Exercise task:
Quote verbatim the part of the records below that begins with the line containing "In this displayed" and continues to the end of the records, including both of those ends.

Input records:

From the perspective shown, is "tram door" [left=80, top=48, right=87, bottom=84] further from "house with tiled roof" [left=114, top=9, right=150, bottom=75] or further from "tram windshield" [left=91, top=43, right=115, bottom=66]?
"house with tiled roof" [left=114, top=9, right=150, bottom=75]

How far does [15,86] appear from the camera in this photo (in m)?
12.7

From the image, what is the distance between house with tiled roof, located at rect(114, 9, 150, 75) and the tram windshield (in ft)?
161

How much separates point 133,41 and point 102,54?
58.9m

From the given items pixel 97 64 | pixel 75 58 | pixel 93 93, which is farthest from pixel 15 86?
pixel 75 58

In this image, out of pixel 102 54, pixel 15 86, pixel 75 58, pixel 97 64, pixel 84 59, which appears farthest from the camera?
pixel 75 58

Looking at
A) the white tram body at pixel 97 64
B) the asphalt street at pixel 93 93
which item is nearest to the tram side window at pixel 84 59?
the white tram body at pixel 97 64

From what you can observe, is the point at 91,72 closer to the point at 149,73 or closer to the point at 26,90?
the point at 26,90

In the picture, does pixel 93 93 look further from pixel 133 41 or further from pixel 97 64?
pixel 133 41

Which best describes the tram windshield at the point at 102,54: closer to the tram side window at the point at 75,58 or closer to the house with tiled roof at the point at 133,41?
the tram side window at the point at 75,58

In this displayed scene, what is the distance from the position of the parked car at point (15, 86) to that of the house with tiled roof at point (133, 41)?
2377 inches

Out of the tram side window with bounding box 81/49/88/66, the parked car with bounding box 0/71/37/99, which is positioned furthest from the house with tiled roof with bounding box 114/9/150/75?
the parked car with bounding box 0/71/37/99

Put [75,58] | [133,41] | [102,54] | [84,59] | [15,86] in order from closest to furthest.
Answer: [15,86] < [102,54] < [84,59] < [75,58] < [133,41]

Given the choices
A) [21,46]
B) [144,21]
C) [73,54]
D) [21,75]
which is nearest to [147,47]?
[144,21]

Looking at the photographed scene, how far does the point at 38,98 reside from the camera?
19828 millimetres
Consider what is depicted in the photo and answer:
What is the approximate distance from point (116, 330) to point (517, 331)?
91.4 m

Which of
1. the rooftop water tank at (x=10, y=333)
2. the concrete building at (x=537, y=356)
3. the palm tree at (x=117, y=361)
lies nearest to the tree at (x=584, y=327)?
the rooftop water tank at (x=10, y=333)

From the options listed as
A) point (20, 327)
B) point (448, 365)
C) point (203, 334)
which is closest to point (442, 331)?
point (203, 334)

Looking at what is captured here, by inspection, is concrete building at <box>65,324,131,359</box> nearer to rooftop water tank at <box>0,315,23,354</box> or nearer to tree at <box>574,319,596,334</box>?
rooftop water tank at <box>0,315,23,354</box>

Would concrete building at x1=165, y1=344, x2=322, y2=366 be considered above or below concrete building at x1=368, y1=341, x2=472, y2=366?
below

Answer to the exercise:
In this displayed scene, what is the distance from the position of the parked car at point (15, 86) to that of the house with tiled roof at point (133, 41)?
2377 inches

Out of the tram side window with bounding box 81/49/88/66, the parked car with bounding box 0/71/37/99, which is positioned furthest from the house with tiled roof with bounding box 114/9/150/75?
the parked car with bounding box 0/71/37/99

Put [75,58] | [133,41] | [102,54] | [84,59] | [15,86] in order from closest to furthest.
Answer: [15,86] < [102,54] < [84,59] < [75,58] < [133,41]

Given the choices
A) [21,46]
B) [144,21]
C) [73,54]
D) [21,75]
which is nearest to [147,47]?
[144,21]

Looking at the photographed scene, how far does the point at 38,98 reside from the camera?
19828 millimetres
Consider what is depicted in the photo and answer:
What is the approximate distance from point (116, 330) to point (517, 331)?
91.4 m

Which of
1. the rooftop water tank at (x=10, y=333)
2. the concrete building at (x=537, y=356)
3. the palm tree at (x=117, y=361)
lies nearest to the tree at (x=584, y=327)?
the rooftop water tank at (x=10, y=333)

From the options listed as
A) point (20, 327)
B) point (448, 365)
C) point (203, 334)
which is closest to point (442, 331)?
point (203, 334)

Looking at what is captured here, by inspection, is concrete building at <box>65,324,131,359</box> nearer to rooftop water tank at <box>0,315,23,354</box> or nearer to tree at <box>574,319,596,334</box>?
rooftop water tank at <box>0,315,23,354</box>

Would concrete building at x1=165, y1=344, x2=322, y2=366 be considered above or below concrete building at x1=368, y1=341, x2=472, y2=366?
below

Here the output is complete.